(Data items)

━━━━━━━━━━━━━━━━━━━━

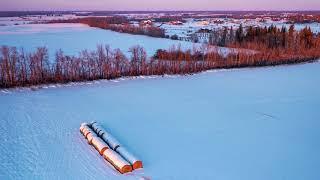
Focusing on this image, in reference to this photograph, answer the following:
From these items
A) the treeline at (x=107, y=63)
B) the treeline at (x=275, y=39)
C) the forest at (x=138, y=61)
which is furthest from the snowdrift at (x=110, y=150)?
the treeline at (x=275, y=39)

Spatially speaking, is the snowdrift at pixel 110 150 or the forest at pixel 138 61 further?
the forest at pixel 138 61

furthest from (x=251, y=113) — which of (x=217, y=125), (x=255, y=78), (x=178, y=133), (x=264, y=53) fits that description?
(x=264, y=53)

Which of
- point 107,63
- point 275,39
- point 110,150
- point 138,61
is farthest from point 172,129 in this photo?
point 275,39

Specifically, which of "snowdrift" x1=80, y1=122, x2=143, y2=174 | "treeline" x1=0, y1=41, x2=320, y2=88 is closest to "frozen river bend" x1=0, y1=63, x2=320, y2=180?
"snowdrift" x1=80, y1=122, x2=143, y2=174

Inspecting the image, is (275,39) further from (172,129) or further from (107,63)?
(172,129)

━━━━━━━━━━━━━━━━━━━━

#### EXERCISE GOAL
Without the images, write out each line of the data verbatim.

#### RESPONSE TO THIS TASK
Focusing on this image, in reference to this photograph, answer the following:
From these items
A) the treeline at (x=107, y=63)
B) the treeline at (x=275, y=39)
C) the forest at (x=138, y=61)
which is furthest from the snowdrift at (x=110, y=150)?
the treeline at (x=275, y=39)

Spatially speaking, is the snowdrift at pixel 110 150 or the forest at pixel 138 61 further?
the forest at pixel 138 61

furthest from (x=251, y=113) — which of (x=217, y=125), (x=255, y=78), (x=178, y=133), (x=264, y=53) fits that description?
(x=264, y=53)

Which of
- point 107,63
- point 275,39
- point 110,150
- point 138,61
is farthest from point 172,129 in this photo?
point 275,39

Specifically, which of "snowdrift" x1=80, y1=122, x2=143, y2=174 | "treeline" x1=0, y1=41, x2=320, y2=88 is closest to "frozen river bend" x1=0, y1=63, x2=320, y2=180?
"snowdrift" x1=80, y1=122, x2=143, y2=174

Inspecting the image, is (275,39) further from (172,129) or further from (107,63)?
(172,129)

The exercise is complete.